--- What you are asked to do ---
Your task is to set down the line containing "kingdom: Animalia" and every later line of the entries, word for word, including the last.
───── Provided material
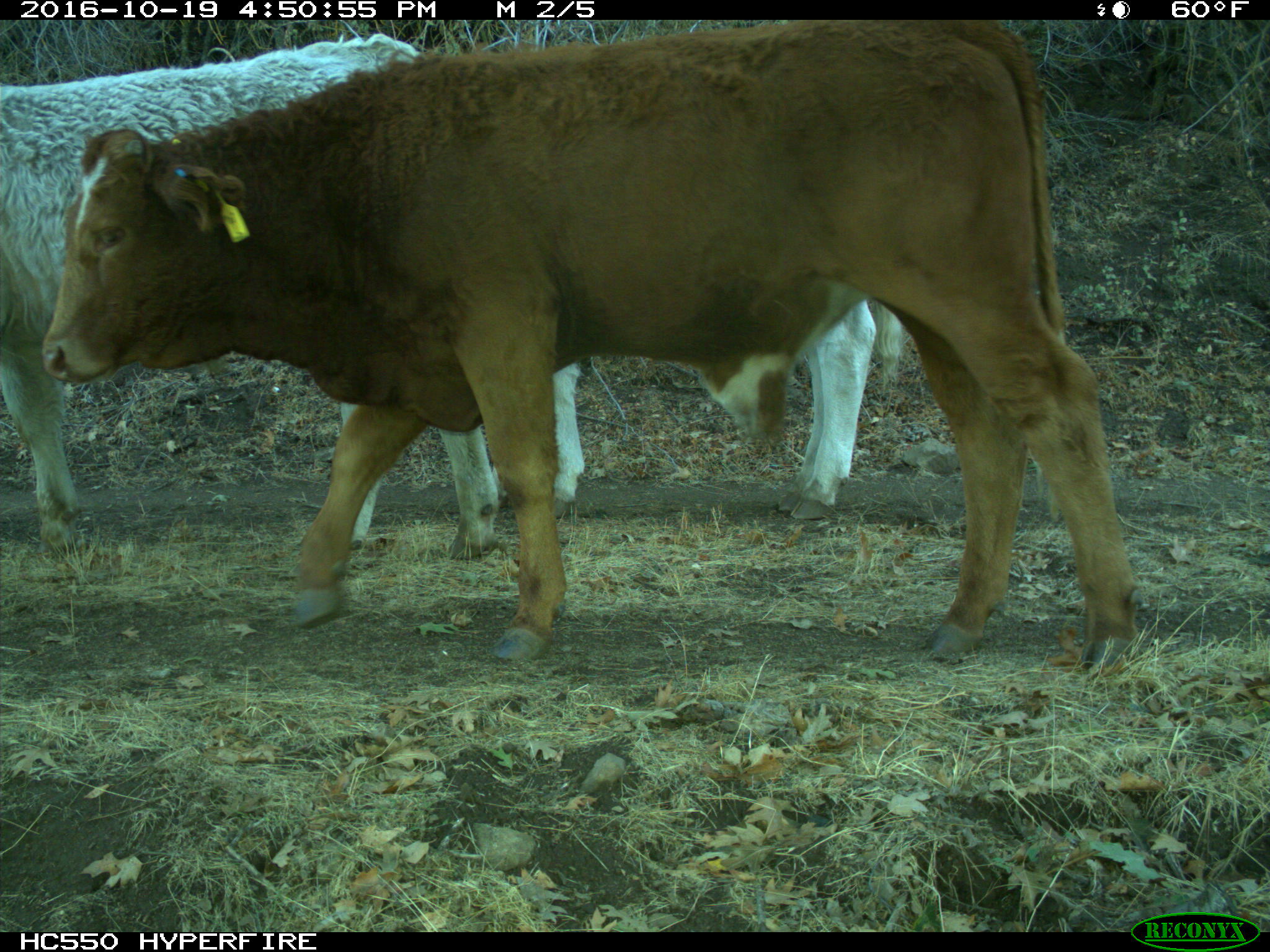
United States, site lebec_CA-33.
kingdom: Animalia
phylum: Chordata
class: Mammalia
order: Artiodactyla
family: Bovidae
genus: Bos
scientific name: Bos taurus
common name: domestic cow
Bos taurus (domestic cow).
──────────
--- Written answer ---
kingdom: Animalia
phylum: Chordata
class: Mammalia
order: Artiodactyla
family: Bovidae
genus: Bos
scientific name: Bos taurus
common name: domestic cow
Bos taurus (domestic cow).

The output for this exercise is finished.